--- START ---
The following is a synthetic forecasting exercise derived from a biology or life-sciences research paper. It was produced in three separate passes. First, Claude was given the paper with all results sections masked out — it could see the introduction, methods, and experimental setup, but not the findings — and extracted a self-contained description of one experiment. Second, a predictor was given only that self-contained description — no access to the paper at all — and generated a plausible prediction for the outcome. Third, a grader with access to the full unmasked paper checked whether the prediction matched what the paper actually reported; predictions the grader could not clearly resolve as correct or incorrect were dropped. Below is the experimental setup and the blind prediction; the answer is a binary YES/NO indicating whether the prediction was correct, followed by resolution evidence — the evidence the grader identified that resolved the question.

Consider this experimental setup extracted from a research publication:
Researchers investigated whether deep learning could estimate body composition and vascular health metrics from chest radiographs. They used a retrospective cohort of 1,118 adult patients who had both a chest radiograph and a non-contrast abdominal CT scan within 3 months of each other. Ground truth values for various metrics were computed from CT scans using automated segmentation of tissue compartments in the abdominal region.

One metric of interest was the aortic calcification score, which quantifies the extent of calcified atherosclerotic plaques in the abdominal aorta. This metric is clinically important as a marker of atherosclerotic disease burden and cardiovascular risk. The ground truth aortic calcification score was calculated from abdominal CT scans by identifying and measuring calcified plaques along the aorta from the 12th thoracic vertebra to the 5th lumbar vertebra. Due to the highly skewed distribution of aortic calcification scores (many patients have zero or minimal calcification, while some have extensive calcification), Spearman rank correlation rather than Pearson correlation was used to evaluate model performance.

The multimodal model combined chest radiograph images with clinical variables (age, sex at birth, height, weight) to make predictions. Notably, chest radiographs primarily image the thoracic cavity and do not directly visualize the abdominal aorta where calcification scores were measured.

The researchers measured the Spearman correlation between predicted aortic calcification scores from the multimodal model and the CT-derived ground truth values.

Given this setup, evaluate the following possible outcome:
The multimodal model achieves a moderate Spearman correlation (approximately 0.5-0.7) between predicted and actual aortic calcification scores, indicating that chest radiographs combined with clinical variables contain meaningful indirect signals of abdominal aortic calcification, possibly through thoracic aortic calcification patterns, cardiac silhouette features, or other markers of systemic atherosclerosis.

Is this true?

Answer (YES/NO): NO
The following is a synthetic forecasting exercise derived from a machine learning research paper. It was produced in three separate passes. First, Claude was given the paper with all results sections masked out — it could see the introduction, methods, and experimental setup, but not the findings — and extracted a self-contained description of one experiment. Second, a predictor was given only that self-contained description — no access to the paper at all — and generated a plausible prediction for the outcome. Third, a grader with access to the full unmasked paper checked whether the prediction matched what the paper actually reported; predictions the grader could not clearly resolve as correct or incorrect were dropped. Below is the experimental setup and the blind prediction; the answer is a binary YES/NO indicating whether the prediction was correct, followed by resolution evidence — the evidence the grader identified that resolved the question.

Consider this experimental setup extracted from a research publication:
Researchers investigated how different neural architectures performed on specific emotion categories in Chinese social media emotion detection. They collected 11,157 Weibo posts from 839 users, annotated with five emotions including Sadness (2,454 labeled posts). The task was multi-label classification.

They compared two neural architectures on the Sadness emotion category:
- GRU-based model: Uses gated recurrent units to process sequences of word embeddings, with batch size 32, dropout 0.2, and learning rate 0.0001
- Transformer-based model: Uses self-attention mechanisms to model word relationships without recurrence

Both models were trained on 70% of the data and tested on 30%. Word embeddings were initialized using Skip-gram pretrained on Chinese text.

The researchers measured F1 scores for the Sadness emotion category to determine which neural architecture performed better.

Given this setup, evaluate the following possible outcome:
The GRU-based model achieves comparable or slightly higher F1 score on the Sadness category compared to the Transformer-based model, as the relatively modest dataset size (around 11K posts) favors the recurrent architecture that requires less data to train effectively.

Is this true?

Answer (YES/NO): NO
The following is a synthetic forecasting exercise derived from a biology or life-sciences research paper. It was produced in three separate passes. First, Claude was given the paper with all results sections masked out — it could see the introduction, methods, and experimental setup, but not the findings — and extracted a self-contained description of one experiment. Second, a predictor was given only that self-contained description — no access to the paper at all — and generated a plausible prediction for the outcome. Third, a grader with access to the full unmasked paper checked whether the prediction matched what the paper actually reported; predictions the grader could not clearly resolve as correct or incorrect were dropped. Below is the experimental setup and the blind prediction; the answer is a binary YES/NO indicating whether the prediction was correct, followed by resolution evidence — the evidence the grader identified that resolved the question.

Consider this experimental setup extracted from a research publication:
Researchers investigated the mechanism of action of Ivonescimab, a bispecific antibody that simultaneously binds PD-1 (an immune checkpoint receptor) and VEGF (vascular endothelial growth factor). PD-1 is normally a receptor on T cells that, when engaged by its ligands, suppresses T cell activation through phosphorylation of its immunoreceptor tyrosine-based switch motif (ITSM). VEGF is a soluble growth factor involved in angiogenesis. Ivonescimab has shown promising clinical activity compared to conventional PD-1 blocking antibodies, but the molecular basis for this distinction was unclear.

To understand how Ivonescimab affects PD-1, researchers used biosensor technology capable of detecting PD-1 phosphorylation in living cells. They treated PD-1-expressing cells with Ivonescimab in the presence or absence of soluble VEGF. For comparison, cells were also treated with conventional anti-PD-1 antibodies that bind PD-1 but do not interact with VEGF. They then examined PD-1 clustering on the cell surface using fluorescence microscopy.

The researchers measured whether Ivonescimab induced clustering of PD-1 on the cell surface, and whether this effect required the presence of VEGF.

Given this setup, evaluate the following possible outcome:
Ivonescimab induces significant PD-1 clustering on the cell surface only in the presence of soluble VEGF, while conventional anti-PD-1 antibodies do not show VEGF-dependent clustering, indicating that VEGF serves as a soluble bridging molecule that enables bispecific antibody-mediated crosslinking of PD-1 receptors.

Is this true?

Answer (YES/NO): YES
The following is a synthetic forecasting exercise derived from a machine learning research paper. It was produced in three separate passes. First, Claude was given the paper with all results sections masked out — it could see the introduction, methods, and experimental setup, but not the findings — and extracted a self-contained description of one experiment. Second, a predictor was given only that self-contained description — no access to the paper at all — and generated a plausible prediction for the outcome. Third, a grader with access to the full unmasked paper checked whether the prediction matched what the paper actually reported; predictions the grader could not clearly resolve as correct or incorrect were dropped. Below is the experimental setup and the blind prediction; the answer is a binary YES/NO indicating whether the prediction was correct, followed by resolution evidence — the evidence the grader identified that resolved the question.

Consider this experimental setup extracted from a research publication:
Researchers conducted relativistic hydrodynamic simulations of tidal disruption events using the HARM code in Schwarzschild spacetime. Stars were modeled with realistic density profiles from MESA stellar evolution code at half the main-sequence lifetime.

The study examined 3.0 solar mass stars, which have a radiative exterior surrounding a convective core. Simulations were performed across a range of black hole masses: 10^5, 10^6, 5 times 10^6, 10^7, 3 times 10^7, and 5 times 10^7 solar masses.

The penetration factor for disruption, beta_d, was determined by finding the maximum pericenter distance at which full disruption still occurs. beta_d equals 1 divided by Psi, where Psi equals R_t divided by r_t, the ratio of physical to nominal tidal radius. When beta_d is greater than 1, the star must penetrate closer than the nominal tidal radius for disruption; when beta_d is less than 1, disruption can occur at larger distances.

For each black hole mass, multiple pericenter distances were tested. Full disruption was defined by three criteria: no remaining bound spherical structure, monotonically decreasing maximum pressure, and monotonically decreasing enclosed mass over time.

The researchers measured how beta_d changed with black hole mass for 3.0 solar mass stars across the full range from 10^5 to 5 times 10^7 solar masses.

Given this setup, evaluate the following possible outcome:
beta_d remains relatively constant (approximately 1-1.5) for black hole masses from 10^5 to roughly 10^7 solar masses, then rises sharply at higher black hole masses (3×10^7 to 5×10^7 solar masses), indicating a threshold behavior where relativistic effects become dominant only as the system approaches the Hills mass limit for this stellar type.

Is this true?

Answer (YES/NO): NO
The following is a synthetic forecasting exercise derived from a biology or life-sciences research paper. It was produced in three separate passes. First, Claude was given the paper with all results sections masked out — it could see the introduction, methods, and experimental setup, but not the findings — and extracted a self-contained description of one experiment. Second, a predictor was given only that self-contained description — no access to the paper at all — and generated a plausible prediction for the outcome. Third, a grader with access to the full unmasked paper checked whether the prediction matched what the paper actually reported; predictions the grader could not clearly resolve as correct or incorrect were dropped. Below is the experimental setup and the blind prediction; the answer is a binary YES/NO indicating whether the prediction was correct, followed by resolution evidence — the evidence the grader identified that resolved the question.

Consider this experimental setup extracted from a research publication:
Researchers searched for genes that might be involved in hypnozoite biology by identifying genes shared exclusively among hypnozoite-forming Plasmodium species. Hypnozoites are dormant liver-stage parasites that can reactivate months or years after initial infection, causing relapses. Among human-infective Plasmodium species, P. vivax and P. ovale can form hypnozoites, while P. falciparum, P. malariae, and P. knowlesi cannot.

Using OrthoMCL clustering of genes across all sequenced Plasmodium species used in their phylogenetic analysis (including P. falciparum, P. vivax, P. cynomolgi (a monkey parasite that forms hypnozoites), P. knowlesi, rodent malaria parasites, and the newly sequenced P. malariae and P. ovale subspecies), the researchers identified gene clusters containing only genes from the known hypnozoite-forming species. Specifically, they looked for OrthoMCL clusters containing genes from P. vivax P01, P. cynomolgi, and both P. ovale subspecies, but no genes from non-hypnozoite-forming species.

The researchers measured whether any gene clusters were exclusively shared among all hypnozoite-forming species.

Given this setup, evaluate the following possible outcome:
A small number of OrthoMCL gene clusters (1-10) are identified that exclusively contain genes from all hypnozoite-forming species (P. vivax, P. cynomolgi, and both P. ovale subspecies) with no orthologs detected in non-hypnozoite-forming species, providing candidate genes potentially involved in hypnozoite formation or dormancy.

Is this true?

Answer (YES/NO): NO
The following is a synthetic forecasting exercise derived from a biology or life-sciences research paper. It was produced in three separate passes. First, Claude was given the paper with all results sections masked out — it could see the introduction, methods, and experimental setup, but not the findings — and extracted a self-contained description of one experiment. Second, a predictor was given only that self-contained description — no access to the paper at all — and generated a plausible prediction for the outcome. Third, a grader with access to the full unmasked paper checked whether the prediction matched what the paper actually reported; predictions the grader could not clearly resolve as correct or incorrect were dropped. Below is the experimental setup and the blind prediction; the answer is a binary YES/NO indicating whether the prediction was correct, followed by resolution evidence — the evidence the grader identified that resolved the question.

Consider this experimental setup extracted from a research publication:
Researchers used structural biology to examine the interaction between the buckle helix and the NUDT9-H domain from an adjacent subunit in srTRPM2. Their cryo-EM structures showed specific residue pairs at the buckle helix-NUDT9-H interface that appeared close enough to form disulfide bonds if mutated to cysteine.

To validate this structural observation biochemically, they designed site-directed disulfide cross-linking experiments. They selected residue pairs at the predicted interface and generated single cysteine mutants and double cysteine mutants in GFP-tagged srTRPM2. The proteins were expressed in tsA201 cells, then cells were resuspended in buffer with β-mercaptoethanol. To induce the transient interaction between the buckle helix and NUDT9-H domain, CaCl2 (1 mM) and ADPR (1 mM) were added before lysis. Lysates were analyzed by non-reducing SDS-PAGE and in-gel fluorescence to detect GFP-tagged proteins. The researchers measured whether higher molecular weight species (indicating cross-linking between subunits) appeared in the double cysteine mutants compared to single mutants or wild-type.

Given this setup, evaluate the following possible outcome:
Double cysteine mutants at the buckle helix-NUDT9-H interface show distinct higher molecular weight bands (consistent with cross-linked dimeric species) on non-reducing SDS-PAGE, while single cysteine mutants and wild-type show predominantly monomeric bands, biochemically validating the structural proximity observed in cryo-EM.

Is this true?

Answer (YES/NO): YES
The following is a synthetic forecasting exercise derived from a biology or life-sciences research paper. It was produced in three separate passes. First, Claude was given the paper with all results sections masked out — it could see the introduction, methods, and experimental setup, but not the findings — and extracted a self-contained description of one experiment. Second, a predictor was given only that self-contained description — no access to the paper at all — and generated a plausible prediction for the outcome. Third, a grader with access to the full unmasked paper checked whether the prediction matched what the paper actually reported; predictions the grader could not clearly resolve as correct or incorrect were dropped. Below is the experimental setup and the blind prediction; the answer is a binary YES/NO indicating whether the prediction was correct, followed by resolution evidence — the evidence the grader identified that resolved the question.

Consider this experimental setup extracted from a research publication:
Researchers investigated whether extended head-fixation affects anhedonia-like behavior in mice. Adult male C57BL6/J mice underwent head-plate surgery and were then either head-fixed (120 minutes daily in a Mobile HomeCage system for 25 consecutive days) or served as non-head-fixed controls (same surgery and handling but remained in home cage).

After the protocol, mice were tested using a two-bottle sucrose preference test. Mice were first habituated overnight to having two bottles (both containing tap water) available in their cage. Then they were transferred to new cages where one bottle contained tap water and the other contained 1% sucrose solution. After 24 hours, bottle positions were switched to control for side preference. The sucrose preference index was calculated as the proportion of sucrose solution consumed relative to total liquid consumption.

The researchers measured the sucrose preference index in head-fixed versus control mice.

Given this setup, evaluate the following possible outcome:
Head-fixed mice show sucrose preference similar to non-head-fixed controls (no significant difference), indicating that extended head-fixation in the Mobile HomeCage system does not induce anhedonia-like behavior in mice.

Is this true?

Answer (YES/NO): YES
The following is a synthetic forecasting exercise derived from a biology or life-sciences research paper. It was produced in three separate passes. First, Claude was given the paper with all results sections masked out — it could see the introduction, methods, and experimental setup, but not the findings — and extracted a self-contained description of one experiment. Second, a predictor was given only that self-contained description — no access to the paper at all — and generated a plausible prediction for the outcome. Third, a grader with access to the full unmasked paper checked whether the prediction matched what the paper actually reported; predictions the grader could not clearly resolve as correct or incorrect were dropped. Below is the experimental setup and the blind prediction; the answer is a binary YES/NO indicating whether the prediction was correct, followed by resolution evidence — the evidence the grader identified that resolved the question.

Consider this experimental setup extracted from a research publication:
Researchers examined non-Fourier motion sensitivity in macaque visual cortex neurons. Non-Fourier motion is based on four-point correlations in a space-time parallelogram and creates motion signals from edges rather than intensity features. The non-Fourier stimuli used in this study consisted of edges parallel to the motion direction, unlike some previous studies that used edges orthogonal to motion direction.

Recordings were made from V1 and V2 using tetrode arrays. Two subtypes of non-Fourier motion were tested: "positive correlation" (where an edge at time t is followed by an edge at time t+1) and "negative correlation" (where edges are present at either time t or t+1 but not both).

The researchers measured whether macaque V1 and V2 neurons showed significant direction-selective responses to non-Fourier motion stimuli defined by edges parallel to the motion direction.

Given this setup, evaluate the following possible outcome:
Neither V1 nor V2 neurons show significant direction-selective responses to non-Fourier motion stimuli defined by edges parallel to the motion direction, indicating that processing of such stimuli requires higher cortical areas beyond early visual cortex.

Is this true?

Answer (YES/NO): NO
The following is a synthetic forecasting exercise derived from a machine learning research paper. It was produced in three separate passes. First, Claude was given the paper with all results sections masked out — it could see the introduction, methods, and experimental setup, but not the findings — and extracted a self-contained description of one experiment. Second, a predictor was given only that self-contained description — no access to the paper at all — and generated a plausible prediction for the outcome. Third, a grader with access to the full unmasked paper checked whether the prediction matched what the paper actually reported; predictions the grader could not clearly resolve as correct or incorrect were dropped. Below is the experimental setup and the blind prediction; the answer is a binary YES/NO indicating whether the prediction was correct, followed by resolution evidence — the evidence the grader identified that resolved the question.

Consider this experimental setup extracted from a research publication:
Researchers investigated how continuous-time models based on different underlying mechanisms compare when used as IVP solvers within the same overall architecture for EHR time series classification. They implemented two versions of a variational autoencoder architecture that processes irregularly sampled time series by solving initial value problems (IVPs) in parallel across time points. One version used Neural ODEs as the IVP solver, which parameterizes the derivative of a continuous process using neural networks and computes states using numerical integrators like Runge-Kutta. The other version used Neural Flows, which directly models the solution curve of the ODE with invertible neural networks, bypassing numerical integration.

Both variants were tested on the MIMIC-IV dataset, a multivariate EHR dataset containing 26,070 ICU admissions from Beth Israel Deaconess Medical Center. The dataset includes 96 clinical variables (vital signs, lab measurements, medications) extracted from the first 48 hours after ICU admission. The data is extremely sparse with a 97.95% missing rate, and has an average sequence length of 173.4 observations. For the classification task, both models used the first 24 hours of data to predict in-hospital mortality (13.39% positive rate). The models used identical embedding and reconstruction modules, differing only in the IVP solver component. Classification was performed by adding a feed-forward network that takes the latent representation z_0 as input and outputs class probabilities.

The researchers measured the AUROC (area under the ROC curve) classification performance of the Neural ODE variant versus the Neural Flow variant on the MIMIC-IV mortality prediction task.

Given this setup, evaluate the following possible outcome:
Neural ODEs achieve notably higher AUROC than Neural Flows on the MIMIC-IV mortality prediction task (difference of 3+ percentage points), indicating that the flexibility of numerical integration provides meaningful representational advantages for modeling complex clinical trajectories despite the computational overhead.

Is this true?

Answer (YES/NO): NO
--- END ---
### Requirement:
Among the lines of the data, some may contain the string "masses"; report how many, and nothing more.

### Answer section:
3